BACKGROUND - With a secure diagnosis of hyperparathyroidism, preoperative localization of abnormal glands is the initial step toward limited parathyroidectomy. Nuclear scanning and ultrasonography done by third parties are costly. We investigated whether ultrasonography performed by the operating surgeon (SUS) could be the initial and only preoperative localization study in patients with sporadic primary hyperparathyroidism.
STUDY DESIGN - Two hundred twenty-six patients underwent preoperative SUS and Sestamibi scans before limited parathyroidectomy guided by quick intraoperative parathyroid hormone assay. SUS findings were noted before the surgeon had access to the scan results. Charge for localization by nuclear scan was 1,315 dollars and 204 dollars for SUS. Successful localization was determined by operative findings, intraoperative hormone dynamics, and postoperative calcium levels.

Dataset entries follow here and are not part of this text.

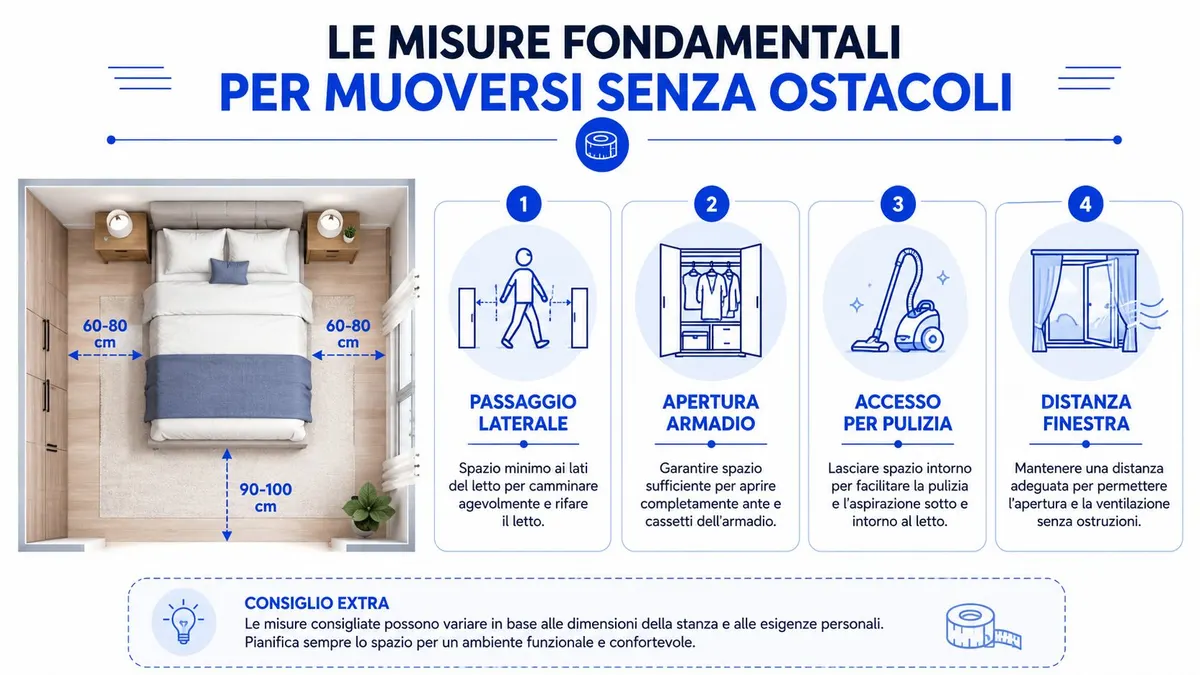 LE MISURE FONDAMENTALI
PER MUOVERSI SENZA OSTACOLI

60-80 cm

60-80 cm

90-100 cm

1
PASSAGGIO LATERALE
Spazio minimo ai lati del letto per camminare agevolmente e rifare il letto.

2
APERTURA ARMADIO
Garantire spazio sufficiente per aprire completamente ante e cassetti dell'armadio.

3
ACCESSO PER PULIZIA
Lasciare spazio intorno per facilitare la pulizia e l'aspirazione sotto e intorno al letto.

4
DISTANZA FINESTRA
Mantenere una distanza adeguata per permettere l'apertura e la ventilazione senza ostruzioni.

CONSIGLIO EXTRA
Le misure consigliate possono variare in base alle dimensioni della stanza e alle esigenze personali. Pianifica sempre lo spazio per un ambiente funzionale e confortevole.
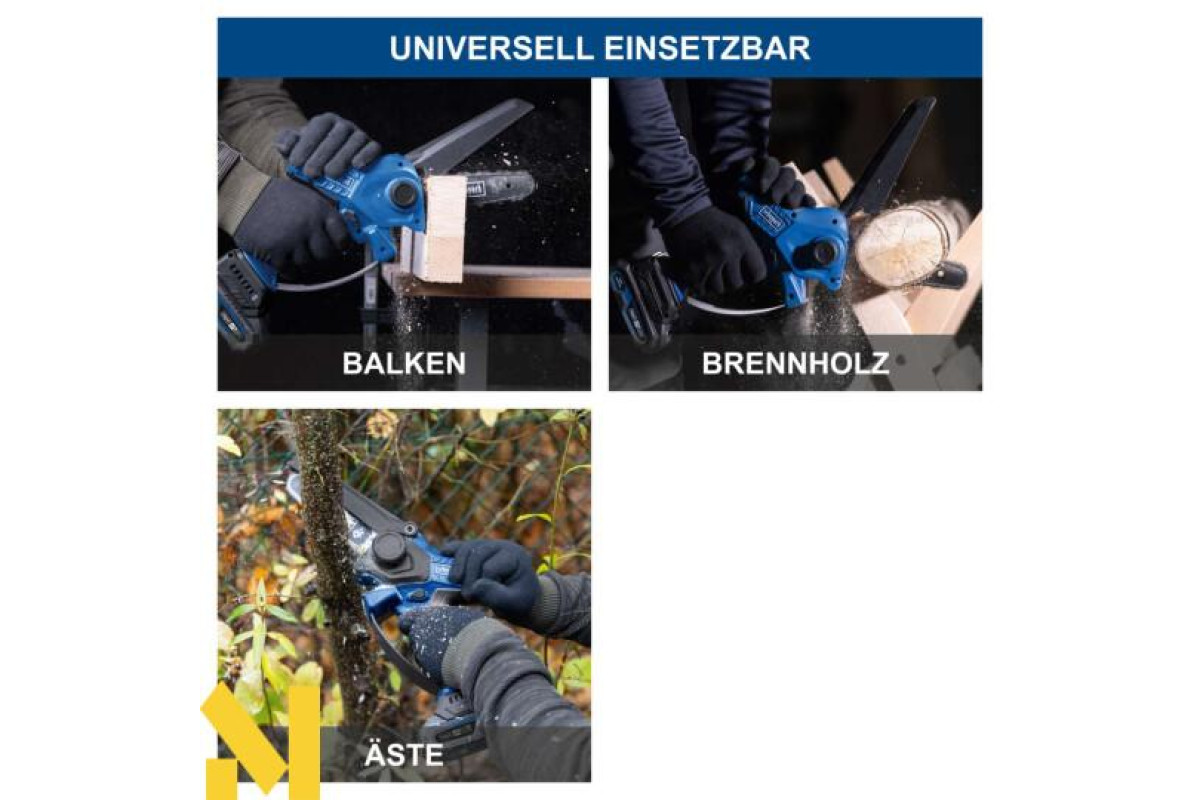 UNIVERSELL EINSETZBAR

BALKEN

BRENNHOLZ

ÄSTE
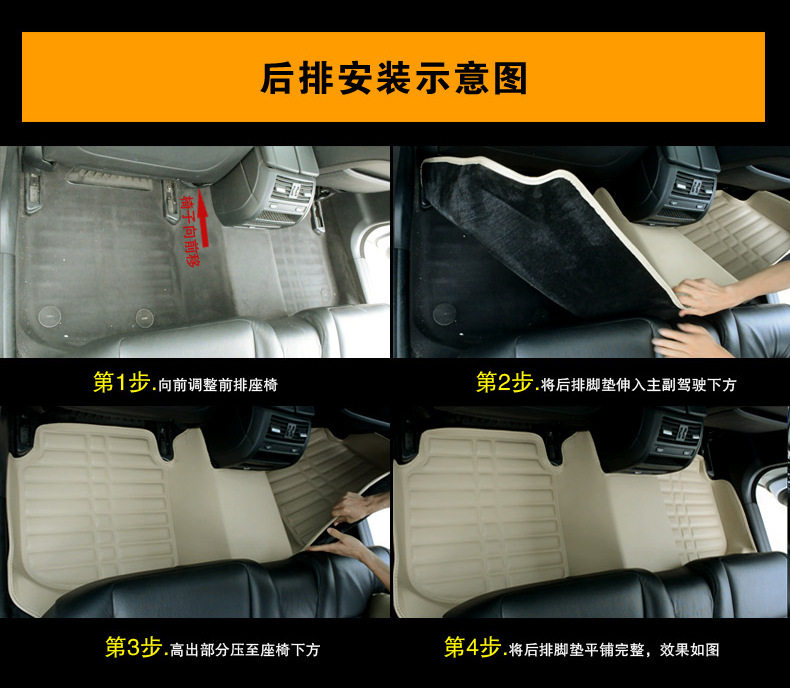 后排安装示意图

椅子向前移

第1步.向前调整前排座椅

第2步.将后排脚垫伸入主副驾驶下方

第3步.高出部分压至座椅下方

第4步.将后排脚垫平铺完整，效果如图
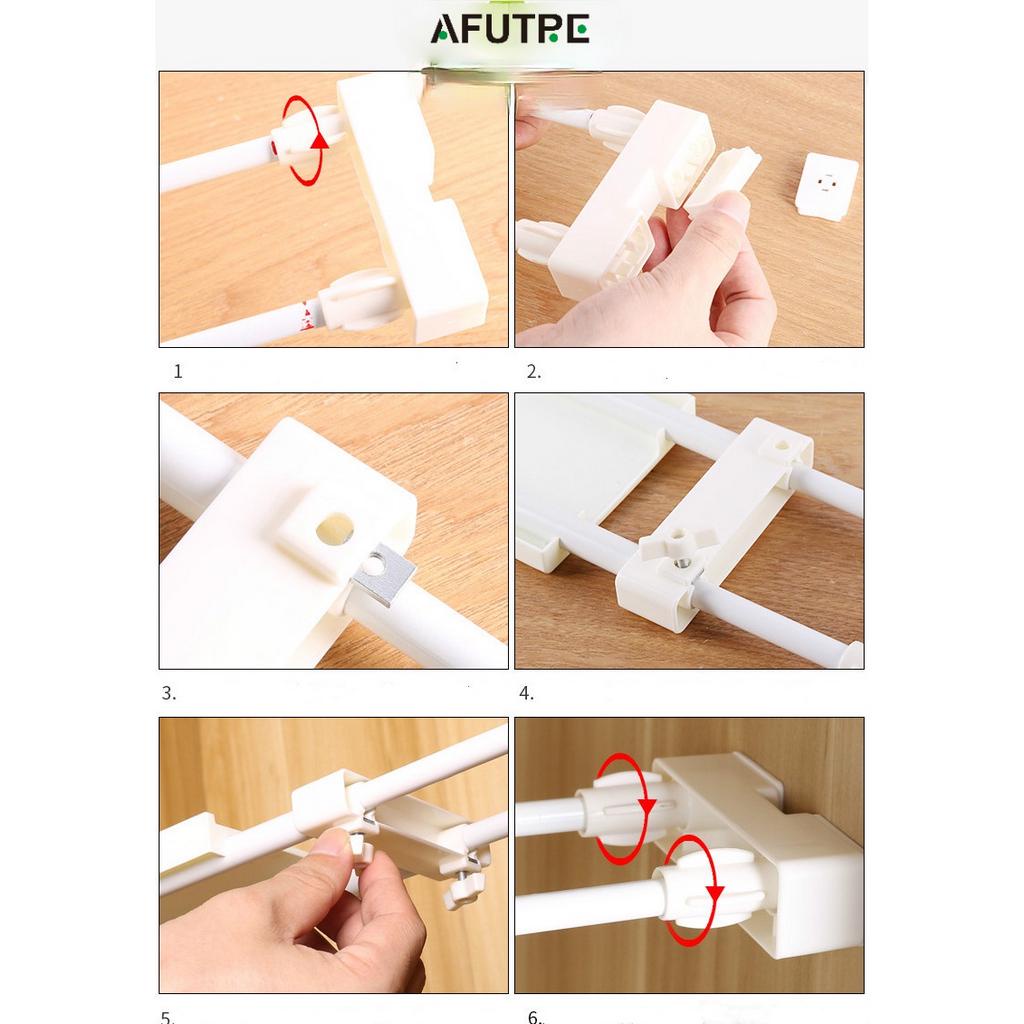 AFUTPE

1

2.

3.

4.

5.

6.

RESULTS - SUS correctly localized all the offending glands in 173 of 226 (77%) successfully treated patients. In 53 patients, SUS showed no parathyroid gland (n = 32), did not recognize multiglandular disease (n = 5), and showed an incorrect location of the abnormal gland (n = 16). In these patients, the technetium-99m-sestamibi scans successfully identified all abnormal tissue in 30 of 53 (57%). Localization using both methods was correct in 203 of 226 (90%) patients. Accuracy of SUS and scans used separately was equal. With use of quick intraoperative parathyroid hormone assay, successful parathyroidectomy was accomplished in 223 of 226 (99%), unilateral exploration in 88%, and overnight stay avoided in 78% of patients.
CONCLUSIONS - With equal accuracy, SUS is more convenient, less expensive, and noninvasive when compared with scans. Sestamibi should be used when the SUS is negative or equivocal. SUS should be the initial localizing test in the treatment of sporadic primary hyperparathyroidism.